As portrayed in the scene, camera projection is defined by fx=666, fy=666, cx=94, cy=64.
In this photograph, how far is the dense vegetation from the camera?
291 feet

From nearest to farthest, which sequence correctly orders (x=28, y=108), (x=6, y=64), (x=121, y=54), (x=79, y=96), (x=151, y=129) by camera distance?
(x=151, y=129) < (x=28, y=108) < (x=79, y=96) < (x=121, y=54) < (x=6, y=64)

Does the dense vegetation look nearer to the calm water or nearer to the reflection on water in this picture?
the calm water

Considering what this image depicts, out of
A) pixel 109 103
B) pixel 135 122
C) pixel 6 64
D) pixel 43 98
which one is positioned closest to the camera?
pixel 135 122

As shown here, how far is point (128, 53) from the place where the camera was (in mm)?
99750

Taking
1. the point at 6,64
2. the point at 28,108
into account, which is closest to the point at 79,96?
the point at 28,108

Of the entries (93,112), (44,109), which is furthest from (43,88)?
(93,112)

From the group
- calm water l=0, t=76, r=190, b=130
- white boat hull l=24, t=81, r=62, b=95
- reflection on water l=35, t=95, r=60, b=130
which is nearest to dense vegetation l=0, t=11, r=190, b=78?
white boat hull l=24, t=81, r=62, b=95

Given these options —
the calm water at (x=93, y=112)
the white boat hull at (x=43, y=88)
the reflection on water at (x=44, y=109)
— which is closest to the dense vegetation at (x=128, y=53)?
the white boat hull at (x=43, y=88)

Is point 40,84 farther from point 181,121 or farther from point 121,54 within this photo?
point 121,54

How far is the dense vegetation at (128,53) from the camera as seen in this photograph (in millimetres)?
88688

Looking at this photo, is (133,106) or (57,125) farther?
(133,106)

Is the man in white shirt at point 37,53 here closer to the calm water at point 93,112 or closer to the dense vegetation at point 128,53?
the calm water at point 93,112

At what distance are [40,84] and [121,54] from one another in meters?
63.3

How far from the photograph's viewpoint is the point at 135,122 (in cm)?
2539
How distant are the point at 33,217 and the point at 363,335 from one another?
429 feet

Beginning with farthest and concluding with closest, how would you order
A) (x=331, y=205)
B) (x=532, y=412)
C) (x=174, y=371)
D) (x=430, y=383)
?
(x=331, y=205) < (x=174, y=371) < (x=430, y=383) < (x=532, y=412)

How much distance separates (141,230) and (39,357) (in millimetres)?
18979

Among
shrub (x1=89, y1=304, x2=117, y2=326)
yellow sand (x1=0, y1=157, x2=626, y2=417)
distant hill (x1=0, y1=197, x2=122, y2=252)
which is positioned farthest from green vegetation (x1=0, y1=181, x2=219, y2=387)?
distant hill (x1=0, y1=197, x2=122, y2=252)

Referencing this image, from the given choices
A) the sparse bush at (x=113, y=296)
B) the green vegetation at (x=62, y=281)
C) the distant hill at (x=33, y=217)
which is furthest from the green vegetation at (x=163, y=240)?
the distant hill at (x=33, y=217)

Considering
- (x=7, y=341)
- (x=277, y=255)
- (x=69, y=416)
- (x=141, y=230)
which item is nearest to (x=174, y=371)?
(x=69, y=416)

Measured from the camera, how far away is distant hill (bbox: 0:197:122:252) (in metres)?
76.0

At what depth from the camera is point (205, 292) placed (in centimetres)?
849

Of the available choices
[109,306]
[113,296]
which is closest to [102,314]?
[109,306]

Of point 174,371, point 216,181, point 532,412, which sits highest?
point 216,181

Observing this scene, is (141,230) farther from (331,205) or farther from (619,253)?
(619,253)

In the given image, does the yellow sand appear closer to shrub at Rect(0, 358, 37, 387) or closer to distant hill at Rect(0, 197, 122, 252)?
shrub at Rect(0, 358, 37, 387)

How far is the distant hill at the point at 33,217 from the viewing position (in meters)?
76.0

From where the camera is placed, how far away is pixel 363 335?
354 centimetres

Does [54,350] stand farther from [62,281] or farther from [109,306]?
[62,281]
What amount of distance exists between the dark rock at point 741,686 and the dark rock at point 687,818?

* _Your goal_
Extract all the entries word for word.

* _Expected output_
As portrayed in the scene, camera projection is defined by fx=666, fy=666, cx=94, cy=64.
In this photograph, how far is the dense vegetation from the camera?
291 feet

From nearest to farthest, which sequence correctly orders (x=28, y=108), (x=6, y=64), (x=121, y=54), (x=79, y=96), (x=151, y=129) by camera distance?
(x=151, y=129) < (x=28, y=108) < (x=79, y=96) < (x=121, y=54) < (x=6, y=64)

Does the dense vegetation look nearer to the calm water or nearer to the reflection on water in this picture?
the calm water

Considering what this image depicts, out of
A) pixel 109 103
B) pixel 135 122
C) pixel 6 64
D) pixel 43 98
which one is positioned closest to the camera?
pixel 135 122

As shown here, how far is point (128, 53) from the place where the camera was (in mm)?
99750

Taking
1. the point at 6,64
2. the point at 28,108
into account, which is closest to the point at 79,96?
the point at 28,108

Of the entries (93,112), (44,109), which is furthest from (43,88)?
(93,112)

From the group
- calm water l=0, t=76, r=190, b=130
- white boat hull l=24, t=81, r=62, b=95
- reflection on water l=35, t=95, r=60, b=130
which is nearest to dense vegetation l=0, t=11, r=190, b=78?
white boat hull l=24, t=81, r=62, b=95

Given these options —
the calm water at (x=93, y=112)
the white boat hull at (x=43, y=88)
the reflection on water at (x=44, y=109)
— which is closest to the dense vegetation at (x=128, y=53)?
the white boat hull at (x=43, y=88)

Is point 40,84 farther from point 181,121 or farther from point 121,54 within this photo?
point 121,54

How far is the dense vegetation at (128,53) from the camera as seen in this photograph (in millimetres)?
88688

Looking at this photo, is (133,106) or (57,125) farther?
(133,106)

Is the man in white shirt at point 37,53 here closer to the calm water at point 93,112 or closer to the dense vegetation at point 128,53?
the calm water at point 93,112

At what distance are [40,84] and [121,54] from one another in meters?
63.3

How far from the photograph's viewpoint is the point at 135,122 (in cm)?
2539
How distant are the point at 33,217 and the point at 363,335 from one another?
429 feet

Beginning with farthest and concluding with closest, how would you order
A) (x=331, y=205)
B) (x=532, y=412)
C) (x=174, y=371)
D) (x=430, y=383)
?
(x=331, y=205) < (x=174, y=371) < (x=430, y=383) < (x=532, y=412)

How much distance separates (141,230) and (39,357) (in millimetres)?
18979

Among
shrub (x1=89, y1=304, x2=117, y2=326)
yellow sand (x1=0, y1=157, x2=626, y2=417)
distant hill (x1=0, y1=197, x2=122, y2=252)
which is positioned farthest from green vegetation (x1=0, y1=181, x2=219, y2=387)?
distant hill (x1=0, y1=197, x2=122, y2=252)

Referencing this image, from the given choices
A) the sparse bush at (x=113, y=296)
B) the green vegetation at (x=62, y=281)
C) the distant hill at (x=33, y=217)
which is furthest from the green vegetation at (x=163, y=240)?
the distant hill at (x=33, y=217)

Considering
- (x=7, y=341)
- (x=277, y=255)
- (x=69, y=416)
- (x=141, y=230)
which item is nearest to (x=174, y=371)?
(x=69, y=416)

Measured from the camera, how far away is distant hill (bbox: 0:197:122:252) (in metres)?
76.0

At what depth from the camera is point (205, 292) placed (in centimetres)?
849

Of the available choices
[109,306]
[113,296]
which is closest to [102,314]?
[109,306]

Of point 174,371, point 216,181, point 532,412, which sits highest?
point 216,181

Observing this scene, is (141,230) farther from (331,205) or farther from (619,253)?
(619,253)

In the given image, does the yellow sand appear closer to shrub at Rect(0, 358, 37, 387) or closer to distant hill at Rect(0, 197, 122, 252)?
shrub at Rect(0, 358, 37, 387)

How far is the distant hill at the point at 33,217 from the viewing position (in meters)?
76.0

From where the camera is placed, how far away is pixel 363 335?
354 centimetres

Does [54,350] stand farther from [62,281] or farther from [109,306]?
[62,281]
What amount of distance exists between the dark rock at point 741,686 and the dark rock at point 687,818?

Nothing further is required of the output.